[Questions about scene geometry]

»»

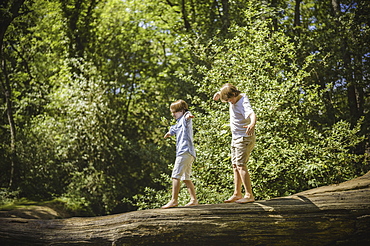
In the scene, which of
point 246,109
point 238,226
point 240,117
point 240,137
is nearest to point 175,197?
point 238,226

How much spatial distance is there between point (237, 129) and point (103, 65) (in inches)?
623

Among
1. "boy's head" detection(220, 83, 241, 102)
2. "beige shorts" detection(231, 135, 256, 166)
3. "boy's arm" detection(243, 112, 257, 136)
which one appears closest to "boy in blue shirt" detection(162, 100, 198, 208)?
"boy's head" detection(220, 83, 241, 102)

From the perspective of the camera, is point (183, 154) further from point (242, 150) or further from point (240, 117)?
point (240, 117)

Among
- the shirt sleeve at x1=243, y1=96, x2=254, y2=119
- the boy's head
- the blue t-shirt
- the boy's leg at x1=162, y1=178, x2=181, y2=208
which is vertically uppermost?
the boy's head

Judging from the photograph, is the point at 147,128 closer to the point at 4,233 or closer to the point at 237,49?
the point at 237,49

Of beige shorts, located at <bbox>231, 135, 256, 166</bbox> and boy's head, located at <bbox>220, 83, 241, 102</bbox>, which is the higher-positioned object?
boy's head, located at <bbox>220, 83, 241, 102</bbox>

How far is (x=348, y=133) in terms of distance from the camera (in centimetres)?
899

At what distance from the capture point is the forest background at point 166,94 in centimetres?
877

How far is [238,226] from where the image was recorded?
4836mm

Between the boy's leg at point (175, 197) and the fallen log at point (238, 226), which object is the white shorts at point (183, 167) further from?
the fallen log at point (238, 226)

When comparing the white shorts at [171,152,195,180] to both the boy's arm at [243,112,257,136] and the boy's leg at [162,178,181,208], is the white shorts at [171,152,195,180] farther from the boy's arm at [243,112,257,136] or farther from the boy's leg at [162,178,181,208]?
the boy's arm at [243,112,257,136]

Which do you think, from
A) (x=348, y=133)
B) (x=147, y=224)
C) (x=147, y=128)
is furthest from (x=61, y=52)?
(x=147, y=224)

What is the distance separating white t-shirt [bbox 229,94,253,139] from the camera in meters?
5.32

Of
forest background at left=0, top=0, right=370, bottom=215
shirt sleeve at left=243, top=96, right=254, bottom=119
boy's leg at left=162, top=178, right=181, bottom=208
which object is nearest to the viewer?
shirt sleeve at left=243, top=96, right=254, bottom=119
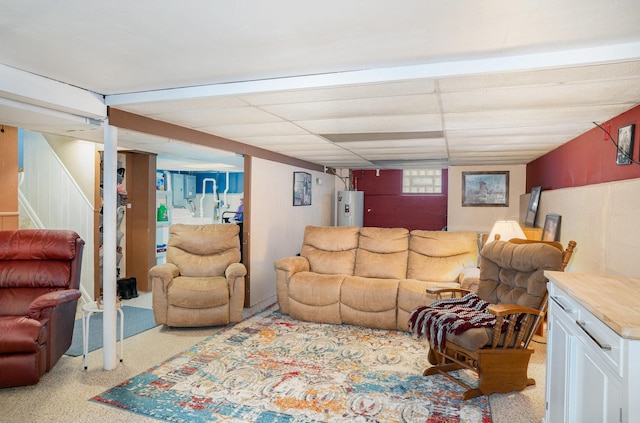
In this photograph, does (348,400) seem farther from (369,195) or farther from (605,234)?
(369,195)

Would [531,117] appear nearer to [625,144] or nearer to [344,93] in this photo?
[625,144]

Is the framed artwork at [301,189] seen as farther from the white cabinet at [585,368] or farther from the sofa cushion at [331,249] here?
the white cabinet at [585,368]

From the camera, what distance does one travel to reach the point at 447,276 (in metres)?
4.36

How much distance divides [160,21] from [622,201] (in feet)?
9.64

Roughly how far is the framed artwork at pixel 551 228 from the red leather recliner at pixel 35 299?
445 cm

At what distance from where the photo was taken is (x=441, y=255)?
4516 millimetres

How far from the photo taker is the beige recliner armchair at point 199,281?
4020 millimetres

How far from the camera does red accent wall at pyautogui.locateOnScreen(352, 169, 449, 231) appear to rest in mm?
8094

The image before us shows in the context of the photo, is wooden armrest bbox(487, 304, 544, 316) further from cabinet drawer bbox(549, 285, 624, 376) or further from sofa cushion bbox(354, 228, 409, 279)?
sofa cushion bbox(354, 228, 409, 279)


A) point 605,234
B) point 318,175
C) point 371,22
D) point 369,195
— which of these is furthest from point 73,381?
point 369,195

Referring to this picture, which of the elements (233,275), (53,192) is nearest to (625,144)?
(233,275)

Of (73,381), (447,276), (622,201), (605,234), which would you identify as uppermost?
(622,201)

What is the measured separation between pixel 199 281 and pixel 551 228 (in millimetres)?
3726

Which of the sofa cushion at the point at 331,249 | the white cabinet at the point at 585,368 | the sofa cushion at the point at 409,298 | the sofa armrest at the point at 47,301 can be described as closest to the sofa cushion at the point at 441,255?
the sofa cushion at the point at 409,298
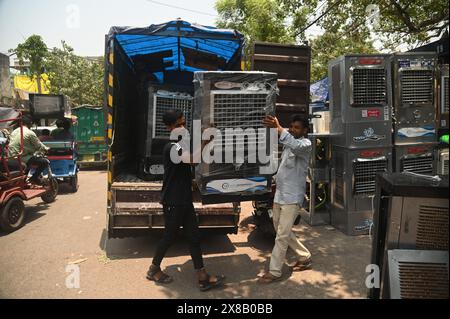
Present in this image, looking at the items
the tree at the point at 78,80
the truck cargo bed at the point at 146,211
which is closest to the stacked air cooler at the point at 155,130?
the truck cargo bed at the point at 146,211

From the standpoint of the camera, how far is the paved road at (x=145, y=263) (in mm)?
3828

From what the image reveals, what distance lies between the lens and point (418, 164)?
19.4 feet

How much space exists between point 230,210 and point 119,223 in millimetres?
1541

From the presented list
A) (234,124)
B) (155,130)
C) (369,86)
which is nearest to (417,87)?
(369,86)

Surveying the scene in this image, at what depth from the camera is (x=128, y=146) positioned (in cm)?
658

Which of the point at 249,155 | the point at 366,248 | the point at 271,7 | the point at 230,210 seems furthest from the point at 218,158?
the point at 271,7

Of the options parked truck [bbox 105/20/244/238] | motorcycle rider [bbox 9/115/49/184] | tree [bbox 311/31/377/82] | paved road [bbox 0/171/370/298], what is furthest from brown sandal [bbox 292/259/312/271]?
tree [bbox 311/31/377/82]

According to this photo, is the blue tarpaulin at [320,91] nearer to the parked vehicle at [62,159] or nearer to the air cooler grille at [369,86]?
the air cooler grille at [369,86]

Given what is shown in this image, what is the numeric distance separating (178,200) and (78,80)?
1712 cm

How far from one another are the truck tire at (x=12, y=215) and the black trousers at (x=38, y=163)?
1475mm

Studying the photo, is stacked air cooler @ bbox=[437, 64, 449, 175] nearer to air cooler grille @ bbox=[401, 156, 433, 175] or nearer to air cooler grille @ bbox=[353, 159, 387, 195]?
air cooler grille @ bbox=[401, 156, 433, 175]

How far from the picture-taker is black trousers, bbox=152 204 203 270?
3.88 metres

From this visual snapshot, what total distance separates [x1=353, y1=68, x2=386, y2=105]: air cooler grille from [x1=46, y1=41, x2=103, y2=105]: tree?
53.1 feet

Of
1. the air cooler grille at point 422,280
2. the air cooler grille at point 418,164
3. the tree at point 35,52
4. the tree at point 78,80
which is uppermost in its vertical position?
the tree at point 35,52
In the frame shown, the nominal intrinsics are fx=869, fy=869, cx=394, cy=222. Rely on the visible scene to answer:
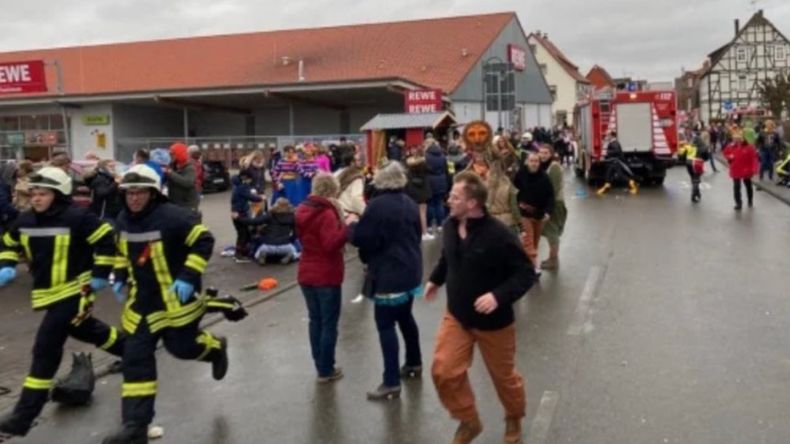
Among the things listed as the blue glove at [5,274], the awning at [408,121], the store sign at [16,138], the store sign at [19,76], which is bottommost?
the blue glove at [5,274]

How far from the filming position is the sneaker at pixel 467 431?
505 cm

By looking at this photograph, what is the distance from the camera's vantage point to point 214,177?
97.1 ft

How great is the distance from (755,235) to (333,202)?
10.2 metres

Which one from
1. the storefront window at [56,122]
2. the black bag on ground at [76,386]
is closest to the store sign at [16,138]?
the storefront window at [56,122]

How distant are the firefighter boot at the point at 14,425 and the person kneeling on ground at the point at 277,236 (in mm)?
7457

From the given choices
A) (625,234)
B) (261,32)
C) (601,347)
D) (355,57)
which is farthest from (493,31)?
(601,347)

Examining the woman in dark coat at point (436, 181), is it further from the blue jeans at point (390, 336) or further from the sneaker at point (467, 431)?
the sneaker at point (467, 431)

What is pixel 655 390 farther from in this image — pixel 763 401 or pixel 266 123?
pixel 266 123

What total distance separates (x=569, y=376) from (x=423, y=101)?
22.4 meters

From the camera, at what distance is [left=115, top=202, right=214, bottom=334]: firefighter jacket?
546 centimetres

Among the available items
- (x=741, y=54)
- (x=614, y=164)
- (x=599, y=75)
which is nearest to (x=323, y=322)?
(x=614, y=164)

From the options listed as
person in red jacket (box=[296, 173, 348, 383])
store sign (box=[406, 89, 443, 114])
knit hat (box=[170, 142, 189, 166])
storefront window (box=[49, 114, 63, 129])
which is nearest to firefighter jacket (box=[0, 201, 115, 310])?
person in red jacket (box=[296, 173, 348, 383])

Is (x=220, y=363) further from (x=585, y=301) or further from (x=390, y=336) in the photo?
(x=585, y=301)

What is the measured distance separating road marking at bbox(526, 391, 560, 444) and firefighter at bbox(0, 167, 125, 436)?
3.03 metres
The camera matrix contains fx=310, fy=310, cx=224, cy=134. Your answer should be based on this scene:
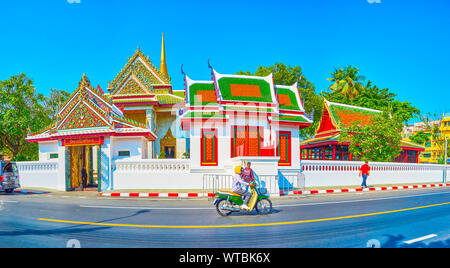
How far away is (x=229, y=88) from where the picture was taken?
18859 mm

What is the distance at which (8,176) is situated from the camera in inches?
648

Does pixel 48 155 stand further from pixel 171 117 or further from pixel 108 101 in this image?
pixel 171 117

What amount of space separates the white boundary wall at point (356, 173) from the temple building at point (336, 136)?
14.7ft

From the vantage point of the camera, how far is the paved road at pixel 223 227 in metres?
5.93

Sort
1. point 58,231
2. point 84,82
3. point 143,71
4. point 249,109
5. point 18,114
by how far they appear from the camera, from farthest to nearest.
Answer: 1. point 143,71
2. point 18,114
3. point 84,82
4. point 249,109
5. point 58,231

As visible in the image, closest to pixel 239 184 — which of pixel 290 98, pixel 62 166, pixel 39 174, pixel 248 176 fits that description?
pixel 248 176

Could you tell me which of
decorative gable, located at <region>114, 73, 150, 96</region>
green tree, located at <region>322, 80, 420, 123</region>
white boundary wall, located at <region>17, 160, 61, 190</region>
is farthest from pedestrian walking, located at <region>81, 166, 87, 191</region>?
green tree, located at <region>322, 80, 420, 123</region>

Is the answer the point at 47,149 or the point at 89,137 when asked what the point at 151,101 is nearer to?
the point at 47,149

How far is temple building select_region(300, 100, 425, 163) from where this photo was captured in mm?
28141

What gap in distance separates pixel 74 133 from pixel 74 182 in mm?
3067

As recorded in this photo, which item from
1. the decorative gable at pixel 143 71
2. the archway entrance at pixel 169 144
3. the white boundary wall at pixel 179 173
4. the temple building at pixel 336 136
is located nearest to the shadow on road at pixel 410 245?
the white boundary wall at pixel 179 173

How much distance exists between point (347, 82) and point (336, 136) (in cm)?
2108

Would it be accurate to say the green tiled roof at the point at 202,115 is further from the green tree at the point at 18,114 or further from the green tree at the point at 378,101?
the green tree at the point at 378,101
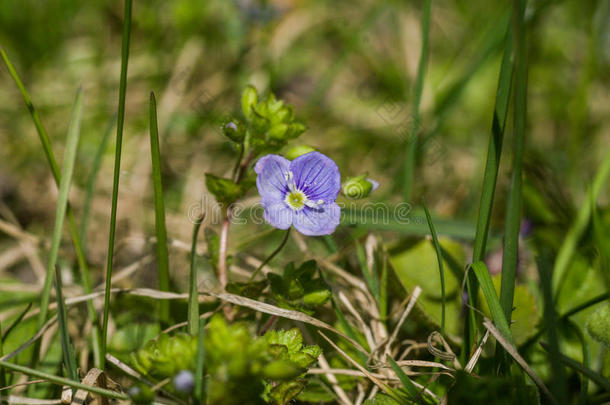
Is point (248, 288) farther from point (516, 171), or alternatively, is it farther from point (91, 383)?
point (516, 171)

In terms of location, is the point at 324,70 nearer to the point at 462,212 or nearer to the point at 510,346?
the point at 462,212

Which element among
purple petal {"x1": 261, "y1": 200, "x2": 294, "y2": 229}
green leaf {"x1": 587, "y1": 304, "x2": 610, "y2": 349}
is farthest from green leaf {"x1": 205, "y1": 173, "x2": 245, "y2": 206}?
green leaf {"x1": 587, "y1": 304, "x2": 610, "y2": 349}

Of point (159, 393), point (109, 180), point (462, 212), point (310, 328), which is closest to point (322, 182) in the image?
point (310, 328)

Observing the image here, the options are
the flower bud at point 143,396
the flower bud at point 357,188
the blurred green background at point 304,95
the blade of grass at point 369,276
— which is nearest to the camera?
the flower bud at point 143,396

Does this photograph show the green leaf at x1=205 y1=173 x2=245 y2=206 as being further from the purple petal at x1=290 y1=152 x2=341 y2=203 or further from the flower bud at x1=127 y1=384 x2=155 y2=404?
the flower bud at x1=127 y1=384 x2=155 y2=404

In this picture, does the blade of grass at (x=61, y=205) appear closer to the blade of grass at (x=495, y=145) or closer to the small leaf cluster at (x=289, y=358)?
the small leaf cluster at (x=289, y=358)

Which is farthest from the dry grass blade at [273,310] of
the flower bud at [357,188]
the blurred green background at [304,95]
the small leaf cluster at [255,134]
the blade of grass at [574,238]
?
the blade of grass at [574,238]

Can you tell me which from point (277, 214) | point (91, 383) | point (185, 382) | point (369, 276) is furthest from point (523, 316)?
point (91, 383)
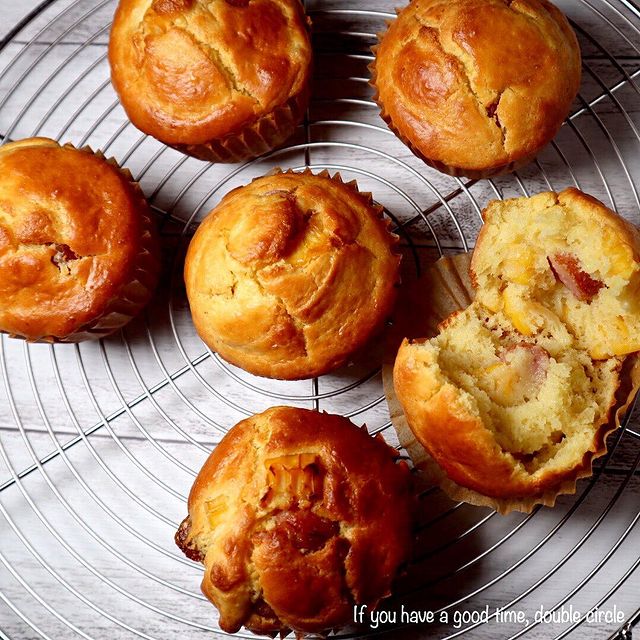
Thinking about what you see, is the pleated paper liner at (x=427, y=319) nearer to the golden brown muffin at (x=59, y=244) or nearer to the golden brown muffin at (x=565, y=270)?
the golden brown muffin at (x=565, y=270)

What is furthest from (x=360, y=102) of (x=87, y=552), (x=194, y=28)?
(x=87, y=552)

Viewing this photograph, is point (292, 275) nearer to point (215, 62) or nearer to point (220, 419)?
point (220, 419)

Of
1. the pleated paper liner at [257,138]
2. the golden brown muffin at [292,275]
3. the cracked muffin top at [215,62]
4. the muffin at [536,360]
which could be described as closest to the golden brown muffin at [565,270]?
the muffin at [536,360]

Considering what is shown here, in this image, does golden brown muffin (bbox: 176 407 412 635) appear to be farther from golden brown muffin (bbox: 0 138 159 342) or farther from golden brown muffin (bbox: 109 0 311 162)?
golden brown muffin (bbox: 109 0 311 162)

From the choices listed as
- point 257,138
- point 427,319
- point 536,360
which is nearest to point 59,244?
point 257,138

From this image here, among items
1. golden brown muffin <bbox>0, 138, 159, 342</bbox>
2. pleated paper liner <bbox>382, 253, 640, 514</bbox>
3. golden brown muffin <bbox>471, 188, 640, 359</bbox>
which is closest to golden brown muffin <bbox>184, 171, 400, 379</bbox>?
pleated paper liner <bbox>382, 253, 640, 514</bbox>
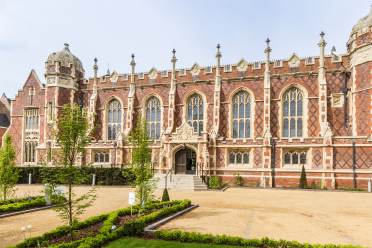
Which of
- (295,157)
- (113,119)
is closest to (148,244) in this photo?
(295,157)

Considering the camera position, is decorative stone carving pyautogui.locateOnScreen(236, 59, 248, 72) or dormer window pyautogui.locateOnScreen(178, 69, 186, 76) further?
dormer window pyautogui.locateOnScreen(178, 69, 186, 76)

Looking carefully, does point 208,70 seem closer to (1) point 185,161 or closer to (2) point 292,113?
(2) point 292,113

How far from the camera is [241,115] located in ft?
114

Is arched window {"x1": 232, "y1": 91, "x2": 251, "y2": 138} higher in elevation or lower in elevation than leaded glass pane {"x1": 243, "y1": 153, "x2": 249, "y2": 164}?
higher

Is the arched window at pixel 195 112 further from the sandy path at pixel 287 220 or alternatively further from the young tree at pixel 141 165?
the young tree at pixel 141 165

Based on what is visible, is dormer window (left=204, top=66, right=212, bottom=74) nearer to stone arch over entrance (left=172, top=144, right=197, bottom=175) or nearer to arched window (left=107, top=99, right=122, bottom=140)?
stone arch over entrance (left=172, top=144, right=197, bottom=175)

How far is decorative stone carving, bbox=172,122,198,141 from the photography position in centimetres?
3233

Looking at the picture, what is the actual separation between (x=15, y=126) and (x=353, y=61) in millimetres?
39761

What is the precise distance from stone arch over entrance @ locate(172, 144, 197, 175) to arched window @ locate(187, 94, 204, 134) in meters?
3.61

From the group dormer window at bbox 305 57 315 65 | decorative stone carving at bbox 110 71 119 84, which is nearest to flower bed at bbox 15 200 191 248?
dormer window at bbox 305 57 315 65

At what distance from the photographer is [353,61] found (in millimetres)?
30297

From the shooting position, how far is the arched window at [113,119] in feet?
130

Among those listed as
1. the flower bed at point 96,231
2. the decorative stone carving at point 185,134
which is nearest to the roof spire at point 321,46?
the decorative stone carving at point 185,134

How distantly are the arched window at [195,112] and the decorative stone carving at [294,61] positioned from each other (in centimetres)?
1010
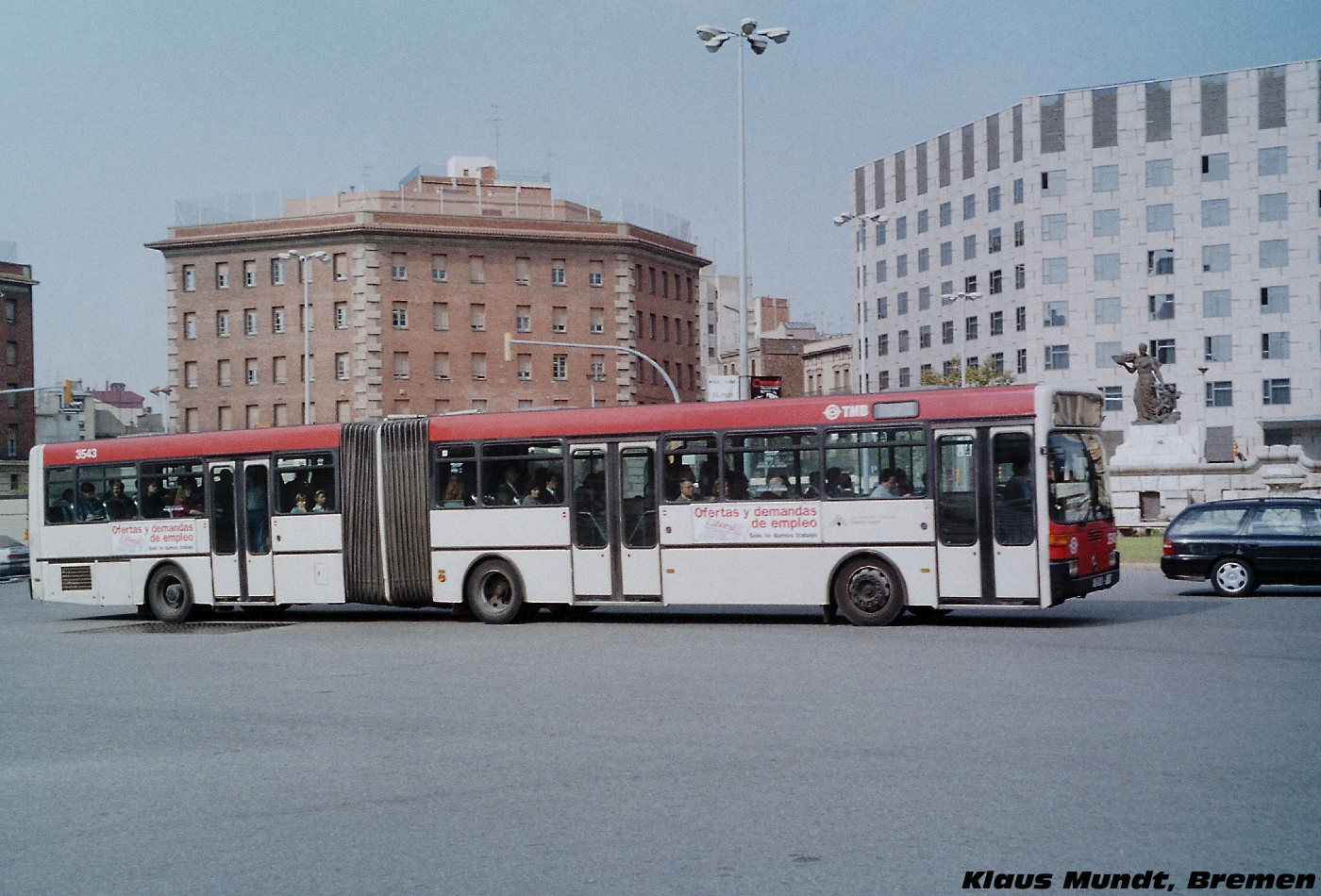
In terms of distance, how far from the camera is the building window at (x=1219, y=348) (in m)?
76.8

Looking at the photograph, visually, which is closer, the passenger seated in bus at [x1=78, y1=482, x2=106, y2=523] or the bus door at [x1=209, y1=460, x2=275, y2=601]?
the bus door at [x1=209, y1=460, x2=275, y2=601]

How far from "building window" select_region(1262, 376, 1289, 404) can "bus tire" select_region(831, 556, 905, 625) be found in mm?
66664

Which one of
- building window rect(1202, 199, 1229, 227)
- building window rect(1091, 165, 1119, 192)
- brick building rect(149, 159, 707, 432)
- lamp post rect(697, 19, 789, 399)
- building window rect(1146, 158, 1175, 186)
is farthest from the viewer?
building window rect(1091, 165, 1119, 192)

««

Reproduce the listing above exactly from the line containing "In terms of distance, how" through its last line, with both of those lines included.

Final result.
In terms of distance, how far from the camera is the building window at (x=1219, y=348) (in m)?
76.8

Looking at the photograph, visually, which is closer, the passenger seated in bus at [x1=78, y1=482, x2=106, y2=523] or the bus door at [x1=209, y1=460, x2=275, y2=601]?
the bus door at [x1=209, y1=460, x2=275, y2=601]

How far from "building window" select_region(1262, 376, 1289, 404) can "bus tire" select_region(831, 556, 905, 625) be found in mm?
66664

Which one of
- building window rect(1202, 199, 1229, 227)
- building window rect(1091, 165, 1119, 192)
- brick building rect(149, 159, 707, 432)
- lamp post rect(697, 19, 789, 399)
- building window rect(1146, 158, 1175, 186)
is farthest from the viewer?
building window rect(1091, 165, 1119, 192)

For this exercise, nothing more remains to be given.